**REQUIREMENT A:**
Reproduce the letter to a new mom word for word between "Let your baby" and "with time…and sleep.", inclusive.
**REQUIREMENT B:**
Carry on the letter to a new mom, picking up after its final sentence.

**GIVEN TEXT:**
----
Dear new mom,
The first day you knocked on my door you didn’t introduce yourself. Your hair was in a frazzled bun. You were wearing sweats and flip flops and your shirt was inside out. I instantly liked you. Who has time for introductions and brushed hair when there is a baby sleep crisis? Anyways names were unneeded because I knew who you were. I stalked your profile for months wondering if you were pregnant even though I had never talked to you. And you knew me too. I was the only other mother in our apartment complex.
That day you asked me how I got my baby to sleep without the boob. Since my baby didn’t like my boobs, I didn’t have any words of wisdom but you seemed desperate, so I shared some general sleep advice that helped in the newborn days. A couple weeks later you knocked with a written schedule in your hand. You hired a nanny and she said you were doing everything wrong. She wrote the new, right schedule on a piece of paper. “Am I doing everything wrong?” you asked and I tried to say something encouraging but here is what I should have said:
Listen to me if you want, but take it with a grain of salt. Listen to other mothers if you want, but take it with a grain of salt. Listen to books or podcasts or websites if you want, but take it with a grain of salt. But please, yes, you must, always, listen to yourself. You are an amazing mother and you know what’s best for your baby. You know more than me, who has been doing motherhood a little bit longer, you know more than that nanny, who has cared for countless children. You know more than that pediatrician who has a Ph.D beside her name.
Let your baby fall asleep on your breast or let you baby cry it out, but either way, you are an amazing mother. Put her on a rigid schedule or tear that schedule up, but either way, you are an amazing mother. Feed her every hour if you want or feed her every four, but either way, you are an amazing mother. There is no right way to do this job of motherhood, there are a million right ways and you’ll find your right way with time…and sleep.
----
**INFORMATION GIVEN:**
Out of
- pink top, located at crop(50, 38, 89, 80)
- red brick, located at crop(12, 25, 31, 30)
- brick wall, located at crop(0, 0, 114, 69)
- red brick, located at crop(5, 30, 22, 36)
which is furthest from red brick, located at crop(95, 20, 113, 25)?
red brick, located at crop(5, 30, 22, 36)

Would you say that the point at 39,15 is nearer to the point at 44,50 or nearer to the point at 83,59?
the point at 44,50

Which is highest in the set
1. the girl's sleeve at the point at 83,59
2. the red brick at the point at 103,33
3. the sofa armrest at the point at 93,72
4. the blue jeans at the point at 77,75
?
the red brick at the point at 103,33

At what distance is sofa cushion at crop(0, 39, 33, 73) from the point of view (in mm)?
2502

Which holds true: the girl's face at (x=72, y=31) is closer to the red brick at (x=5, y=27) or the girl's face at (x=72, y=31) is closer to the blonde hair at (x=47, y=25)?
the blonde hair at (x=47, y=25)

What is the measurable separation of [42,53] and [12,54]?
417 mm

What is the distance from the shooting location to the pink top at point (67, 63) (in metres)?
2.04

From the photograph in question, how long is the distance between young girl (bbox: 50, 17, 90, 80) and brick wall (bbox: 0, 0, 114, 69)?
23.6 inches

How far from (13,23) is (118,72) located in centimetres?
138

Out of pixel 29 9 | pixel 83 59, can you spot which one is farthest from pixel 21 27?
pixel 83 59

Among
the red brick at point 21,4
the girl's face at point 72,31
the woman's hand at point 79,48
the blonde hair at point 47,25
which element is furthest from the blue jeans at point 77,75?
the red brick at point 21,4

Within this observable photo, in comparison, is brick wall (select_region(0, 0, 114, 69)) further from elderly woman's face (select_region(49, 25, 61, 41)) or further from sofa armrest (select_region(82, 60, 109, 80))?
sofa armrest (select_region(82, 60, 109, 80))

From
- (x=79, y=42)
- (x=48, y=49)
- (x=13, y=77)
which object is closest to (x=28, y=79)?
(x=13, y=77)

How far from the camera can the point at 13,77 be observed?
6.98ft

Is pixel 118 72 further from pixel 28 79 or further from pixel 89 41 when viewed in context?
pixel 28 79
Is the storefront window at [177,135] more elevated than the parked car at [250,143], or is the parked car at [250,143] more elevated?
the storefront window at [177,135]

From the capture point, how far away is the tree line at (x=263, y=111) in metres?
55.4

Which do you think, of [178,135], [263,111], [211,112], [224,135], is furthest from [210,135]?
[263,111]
----
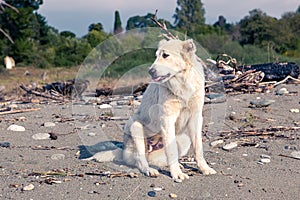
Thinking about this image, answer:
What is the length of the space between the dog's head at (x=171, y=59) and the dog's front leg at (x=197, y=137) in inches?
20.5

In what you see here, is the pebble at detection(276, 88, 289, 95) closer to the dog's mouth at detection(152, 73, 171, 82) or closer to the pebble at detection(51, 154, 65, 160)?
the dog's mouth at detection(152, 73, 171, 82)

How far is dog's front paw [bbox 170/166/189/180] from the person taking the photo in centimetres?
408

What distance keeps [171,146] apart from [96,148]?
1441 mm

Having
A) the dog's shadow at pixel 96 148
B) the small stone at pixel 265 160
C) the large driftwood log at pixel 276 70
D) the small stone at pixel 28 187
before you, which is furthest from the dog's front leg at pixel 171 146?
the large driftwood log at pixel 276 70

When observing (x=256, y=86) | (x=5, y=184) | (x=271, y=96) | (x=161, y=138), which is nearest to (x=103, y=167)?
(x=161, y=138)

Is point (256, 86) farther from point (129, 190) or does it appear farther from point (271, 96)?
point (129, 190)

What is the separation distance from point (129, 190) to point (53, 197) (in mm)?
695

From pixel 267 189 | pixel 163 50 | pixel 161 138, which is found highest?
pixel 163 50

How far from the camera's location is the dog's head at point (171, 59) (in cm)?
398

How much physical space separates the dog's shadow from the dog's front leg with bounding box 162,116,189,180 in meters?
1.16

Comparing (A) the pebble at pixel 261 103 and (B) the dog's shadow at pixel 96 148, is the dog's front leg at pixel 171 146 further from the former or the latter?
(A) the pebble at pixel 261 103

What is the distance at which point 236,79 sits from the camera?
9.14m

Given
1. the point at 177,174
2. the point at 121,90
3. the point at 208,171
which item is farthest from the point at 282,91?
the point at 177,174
----
**WRITTEN ANSWER A:**
Let your baby fall asleep on your breast or let you baby cry it out, but either way, you are an amazing mother. Put her on a rigid schedule or tear that schedule up, but either way, you are an amazing mother. Feed her every hour if you want or feed her every four, but either way, you are an amazing mother. There is no right way to do this job of motherhood, there are a million right ways and you’ll find your right way with time…and sleep.

**WRITTEN ANSWER B:**
Most of those feelings of inadequacy or guilt or panic spring from three things: sleep-deprivation, hormones and, unfortunately, an over-critical culture of mothers. Seek and listen to helpful advice of friends but never listen to the critiques of strangers, like that nanny. (You should probably most definitely fire her.)
Remember that same stranger who criticizes you about giving your baby a phone in the grocery store will criticize you if your baby is screaming in the grocery store. I know. So ignore them. It’s always easier to criticize than to praise.
So new mom, I want to offer you some praise and share some secrets I’ve learned. We’re all making it up as we go. I’m making it up as I go, as did my mother, as did her mother. Even that woman with the well-behaved twins and manicured nails at the park is making it up as she goes. Advice is not universal truth. We’re raising humans after all, not plants! This sleep-deprived newborn phase will pass and you’ll most likely miss it when it does. And last, but definitely not least, you are an amazing mother.